IG BAU: Aachen muss investieren!
Trotz sinkender Steuereinnahmen durch die Corona-Pandemie soll die Städteregion Aachen wichtige Zukunftsinvestitionen nicht verschleppen, warnt die Gewerkschaft IG BAU.
Letztes Jahr seien rund 130 Millionen Euro in die öffentliche Infrastruktur hier gesteckt worden – umgerechnet 235 Euro pro Kopf.
Für die kommenden Jahre sind laut der Gewerkschaft neue Kitas, renovierte Ämter und moderne Wasserleitungen von entscheidender Bedeutung. Außerdem würden kommunale Investitionen viele Arbeitsplätze sichern – ob beim Dachdeckermeister oder im Architekturbüro.
Hinzu komme großer Nachholbedarf in puncto Verkehrswende.
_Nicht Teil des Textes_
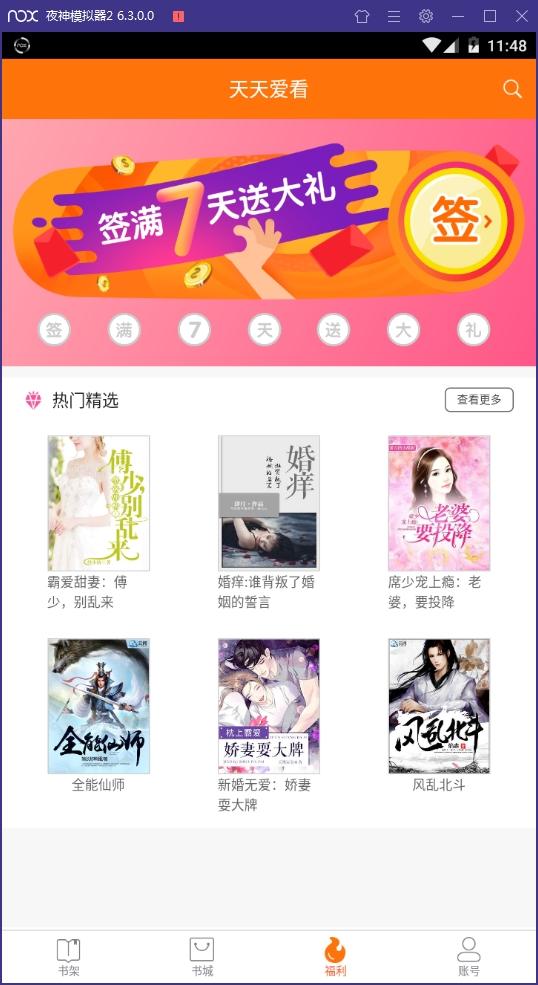 快爽小说安卓版下载v1.0.12截图1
Nur, wenn flächendeckend deutlich mehr in Gleise, Radwege und Ladestationen für Elektroautos investiert werde, seien die Klimaziele erreichbar.
Gleiches gelte bei der energetischen Gebäudesanierung, die in öffentlichen Gebäuden oft besonders dringend sei.
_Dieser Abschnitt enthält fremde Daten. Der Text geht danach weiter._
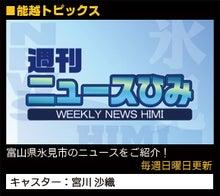 週刊ニュースひみ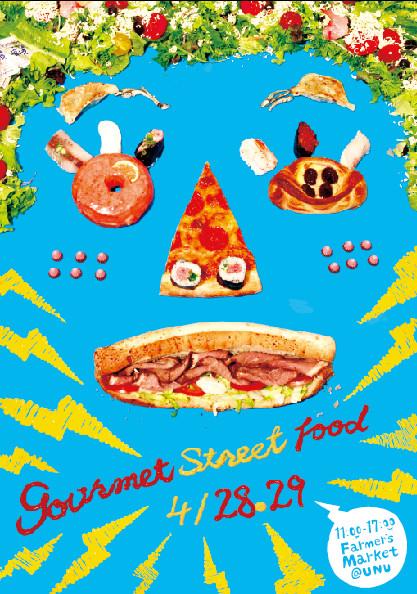 グルメストリートフード(Gourmet Street Food) Vol.5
Mit Blick auf die angespannte kommunale Kassenlage verweist die IG BAU auf die Hilfen aus den sogenannten Corona-Konjunkturpaketen. Danach erstattet der Bund den
Kommunen Ausfälle bei der Gewerbesteuer – ihrer wichtigsten Einnahmequelle – im laufenden Jahr mit bis zu 6,1 Milliarden Euro. Weitere 4,8 Milliarden Euro sollen die Länder
beisteuern. Zusätzliche Milliardenhilfen gibt es bei den Hartz-IV-Kosten sowie für die Gesundheitsämter und die Kindertagesbetreuung.
Im bundesweiten Vergleich liegt die Städteregion Aachen mit einer Investitionsquote von 235 Euro pro Einwohner für Infrastruktur im unteren Mittelfeld, heißt es weiter.